Ese mismo vecino niega que los indígenas hayan llegado a ocupar el predio desde hace más de 20 años, como dicen. Él ha vivido en el edificio de departamentos contiguo desde hace 35 años. Desde su cocina y su cuarto alcanza a ver el predio, y dice que ellos no tienen ahí más de siete u ocho años.

“El lugar no nos interesa, el asunto aquí es lo que ha sucedido y lo que está sucediendo. Yo te lo puedo decir como vecino de ahí, como alguien que sufrió la invasión de estas personas. Fue verdaderamente un caos, se creó una ciudad perdida, sin ley, ahí”.

Otro más agrega: “Yo hice un arreglo  a mi casa hace tres años, y saqué muchos muebles y se los regalé a una de las familias que estaban ahí. Ellos me contaron que les estaban pagando por vivir ahí”.

“Nosotros nos hemos dado cuenta que los van sacando y metiendo, sacando y metiendo, porque la gente que vive ahí no es siempre la misma. Esto da cuenta de una  operación de personas que usan a otras personas para ocupar, en los sistemas de invasión de predios es muy conocido, los famosos ocupas, o paracaidistas”, Añade una tercera más, como para que no queden dudas de lo que dicen sus compañeros.

¿Racismo?

Los vecinos aseguran que el debate sobre el predio se ha centrado en si los vecinos quieren a los indígenas o no, o si es su discurso es racista. “Nos hemos polarizado en juzgar quién es el dueño y si tienen derecho o no. Y lo que queremos es salir de esa dinámica que nos ha enfrascado en prejuicios de los dos lados”.

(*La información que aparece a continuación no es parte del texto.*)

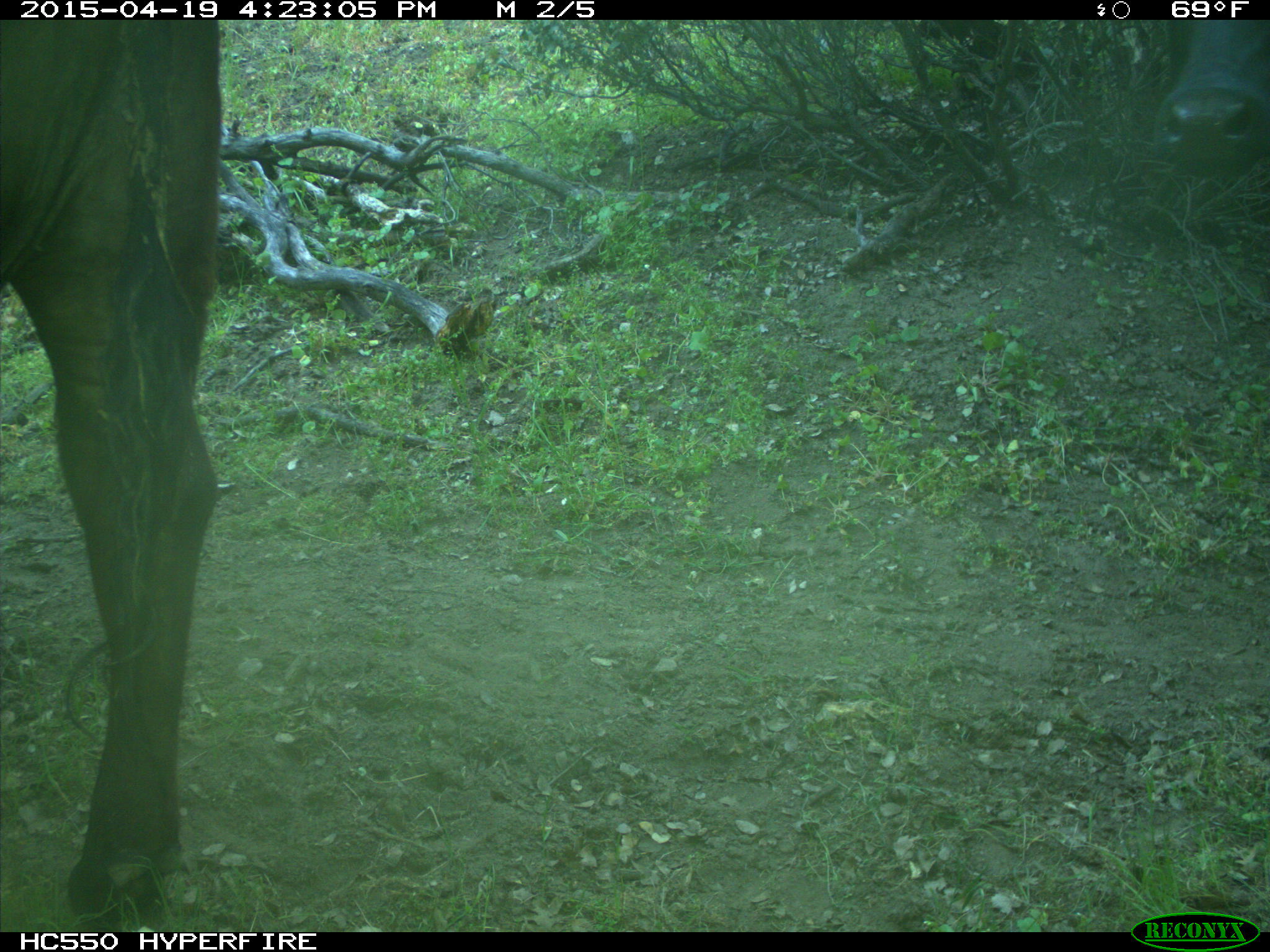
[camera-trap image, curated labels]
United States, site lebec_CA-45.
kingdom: Animalia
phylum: Chordata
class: Mammalia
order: Artiodactyla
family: Bovidae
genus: Bos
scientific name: Bos taurus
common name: domestic cow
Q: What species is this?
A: Bos taurus (domestic cow).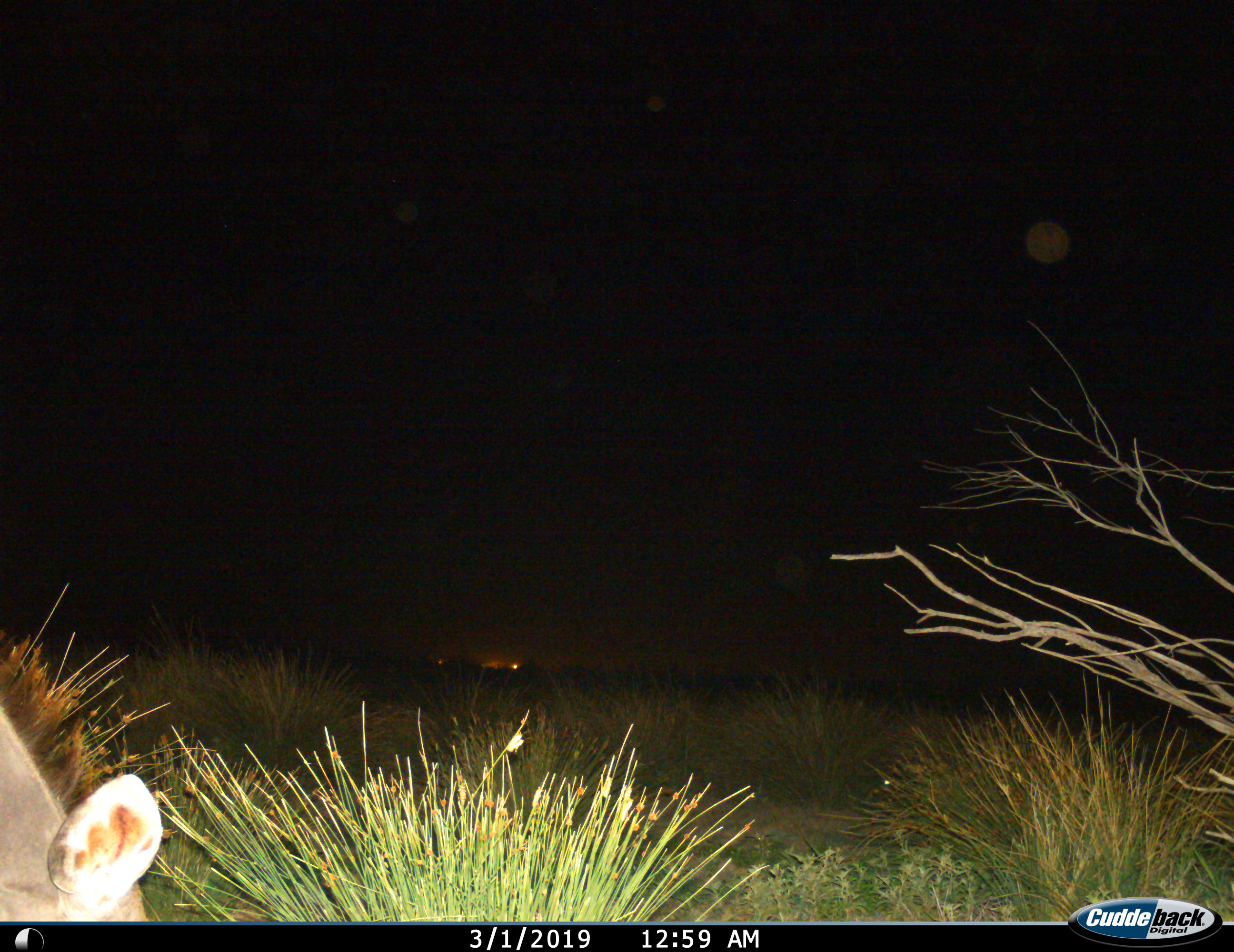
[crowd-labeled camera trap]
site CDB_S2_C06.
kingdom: Animalia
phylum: Chordata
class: Mammalia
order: Artiodactyla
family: Bovidae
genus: Tragelaphus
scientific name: Tragelaphus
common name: kudu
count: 1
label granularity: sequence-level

Incluso, ellos se desmarcan de los señalamientos de racismo que les imputan. Aseguran que después de tanto tiempo, la situación ha generado hartazgo entre otros habitantes de la colonia, que sí llegan a emitir comentarios muy agresivos, pero no son de este grupo en específico.

Incluso, dicen, que estas expresiones son las que han cambiado el foco de la discusión a la propiedad del dueño y no a la atención de estas personas que viven en la calle.

“El punto es que es un problema para ellos, para los niños, vivir en esa situación. O sea, es violencia, es drogadicción, es foco de infección, es desnutrición, es falta de educación, son muchas cosas. ¡Es un caldo de cultivo que ya queremos que corten de raíz!”, dice uno sobre la gente que vive en las calles.

A pesar de todos los conflictos, los vecinos no se han acercado a dialogar con los indígenas. “El acercamiento con ellos no se ha dado hasta el momento, pero estamos en eso, porque queremos saber qué se puede hacer”, dicen.

Tampoco están seguros de que los indígenas operen a nombre de un grupo que se apodera de viviendas y predios, como señalaron.

¿Ustedes están convencidos de que ellos son un grupo de invasores? La pregunta parece caerles de peso.  No todos responden, algunos se quedan callados, y después, como que no queriendo, alguien dice un sí dubitativo, alargado, sin certeza.

La misma respuesta se muestra cuando se les pregunta que si ellos estarían de acuerdo con que los indígenas regresaran a vivir al terreno que ocupaban, en el caso hipotético de que la propiedad del predio no se pudiera comprobar.

“Yo sí tendría problema porque ya se vivió ahí una situación como de ciudad perdida, en donde hubo delitos graves por el hacinamiento en el que vivían ahí adentro”, contesta uno tajante.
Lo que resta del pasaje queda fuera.